::: Lesetext :::

Als langjähriger und treuer Fan der kultigsten TV-Familie aller Zeiten, den Simpsons, ging für mich, wie für viele andere Fans auch, ein langersehnter Traum in Erfüllung, als die Realisierung des groß angekündigten Kinofilms endlich Gestalt annahm und vor geraumer Zeit sogar die ersten Trailer auftauchten. Sicher hatte ich dabei gewisse Zweifel, ob der Kinofilm meinen enormen Erwartungen gerecht werden könnte, schließlich macht sich bei der Serie in den letzten Staffeln vermehrt ein gewisser Qualitätsverlust bemerkbar. Als es dann endlich so weit war, und die Springfielder am 26. Juli die Kinosäle enterten, war ich mit Trailern, TV-Specials und anderweitigen Promo-Aktionen bereits so zugedröhnt, dass ich der Annahme war, bereits die Hälfte der Witze zu kennen und somit einen Kinobesuch für unnötig erachtete. Die unglaublich vielen Positiv-Kritiken zum Film sorgten dann aber dafür, dass mein Interesse doch wieder geweckt wurde und ich mich trotz gewissen Vorängsten mit drei Bekannten ins Kino begab, um meiner Lieblings-Serie eine Chance im Großformat zu geben. Und was soll ich sagen? Nicht nur, dass meine Befürchtungen grundlos waren, "Die Simpsons - Der Film" konnte zudem alle meine Erwartungen übertreffen.
Als die US-Rockband Green Day einen Auftritt auf dem Lake Springfield zum Besten gibt, nutzen die Bandmitglieder die Gelegenheit, die Bewohner der Stadt auf die massive Umweltverschmutzung in Springfield aufmerksam zu machen, was diese jedoch wenig interessiert. Nur die kleine Lisa Simpson nimmt sich die Worte der Musiker zu Herzen und setzt sich fortan massiv für den Umweltschutz ein. Nicht so allerdings ihr Vater Homer, der kürzlich ein Schwein adoptiert hat, welches er auf den klangvollen Namen "Spiderschwein" taufte und das in kürzester Zeit für reichlich Fäkalien sorgt. Obwohl es den Springfieldianern von der Umweltorganisation EPA strengstens verboten wurde, entsorgt Homer diese ausgerechnet im Lake Springfield und bringt das Fass somit endgültig zum Überlaufen - eine große Umweltkatastrophe steht bevor. Russ Cargill, Vorsitzender der EPA, lässt eine riesige Glaskuppel über Springfield legen, welche die Bewohner komplett von der Außenwelt abtrennt, gleichzeitig wird die Stadt von allen Landkarten gestrichen.

::: Datenzeilen :::

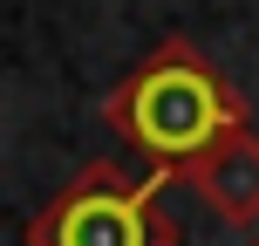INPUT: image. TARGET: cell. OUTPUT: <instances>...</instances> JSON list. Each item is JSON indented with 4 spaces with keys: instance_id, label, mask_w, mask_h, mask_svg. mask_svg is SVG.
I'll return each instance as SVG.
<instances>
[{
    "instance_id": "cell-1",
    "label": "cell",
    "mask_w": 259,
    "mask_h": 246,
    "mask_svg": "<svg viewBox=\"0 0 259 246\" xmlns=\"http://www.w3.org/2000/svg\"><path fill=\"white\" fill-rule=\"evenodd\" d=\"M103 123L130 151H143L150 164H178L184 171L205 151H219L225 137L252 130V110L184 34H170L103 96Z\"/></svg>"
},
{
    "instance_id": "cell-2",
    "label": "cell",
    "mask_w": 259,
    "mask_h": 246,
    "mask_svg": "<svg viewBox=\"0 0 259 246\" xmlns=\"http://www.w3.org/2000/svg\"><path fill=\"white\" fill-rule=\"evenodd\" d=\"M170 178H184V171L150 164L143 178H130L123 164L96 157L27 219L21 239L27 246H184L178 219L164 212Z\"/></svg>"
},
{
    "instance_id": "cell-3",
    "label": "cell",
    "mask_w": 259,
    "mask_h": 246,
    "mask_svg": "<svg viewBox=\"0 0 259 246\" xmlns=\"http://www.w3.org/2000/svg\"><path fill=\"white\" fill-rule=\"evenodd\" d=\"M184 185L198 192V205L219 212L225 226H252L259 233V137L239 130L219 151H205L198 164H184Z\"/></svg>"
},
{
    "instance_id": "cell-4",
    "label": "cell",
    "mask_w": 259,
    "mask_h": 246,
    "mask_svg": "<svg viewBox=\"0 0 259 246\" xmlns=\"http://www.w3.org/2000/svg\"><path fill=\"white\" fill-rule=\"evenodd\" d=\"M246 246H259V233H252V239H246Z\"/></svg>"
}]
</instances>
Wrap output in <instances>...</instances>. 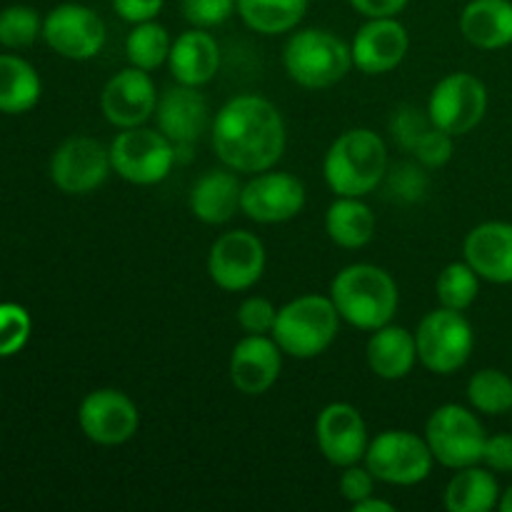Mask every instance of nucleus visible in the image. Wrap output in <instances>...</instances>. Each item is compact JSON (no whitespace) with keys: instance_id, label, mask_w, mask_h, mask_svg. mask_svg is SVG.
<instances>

:::

**Aufgabe**
Setze die Kritik zum Simpsons-Kinofilm im gleichen Stil nach ihrem letzten Satz fort.

**Antwort folgt**
Natürlich sind die Einwohner der Stadt stinksauer auf Homer und scharen sich aus diesem Grund zu einem Mob zusammen, um ihn und seine Familie zu lynchen. In der letzten Sekunde gelingt den Simpsons allerdings unbemerkt die Flucht in die Außenwelt. Ohne eine Bleibe und ohne Geld in der Tasche flieht die Familie nach Alaska, wo sie in der verschneiten Wildnis ein neues Leben beginnen. Homer's Tat holt sie allerdings schnell wieder ein, denn als die Glaskuppel Schäden nimmt, beschließt US-Präsident Schwarzenegger, ganz Springfield zerstören zu lassen. Während sich Marge, Bart, Lisa und Maggie auf den Rückweg machen, um ihren Freunden zu helfen, denkt Homer nicht im Traum daran, nach Springfield zurückzukehren. Erst als ihm die Bedeutung von Freundschaft und Liebe bewusst wird, kommt er zur Besinnung, doch da ist es schon fast zu spät, denn die Uhr tickt und die Zerstörung Springfield's steht kurz bevor..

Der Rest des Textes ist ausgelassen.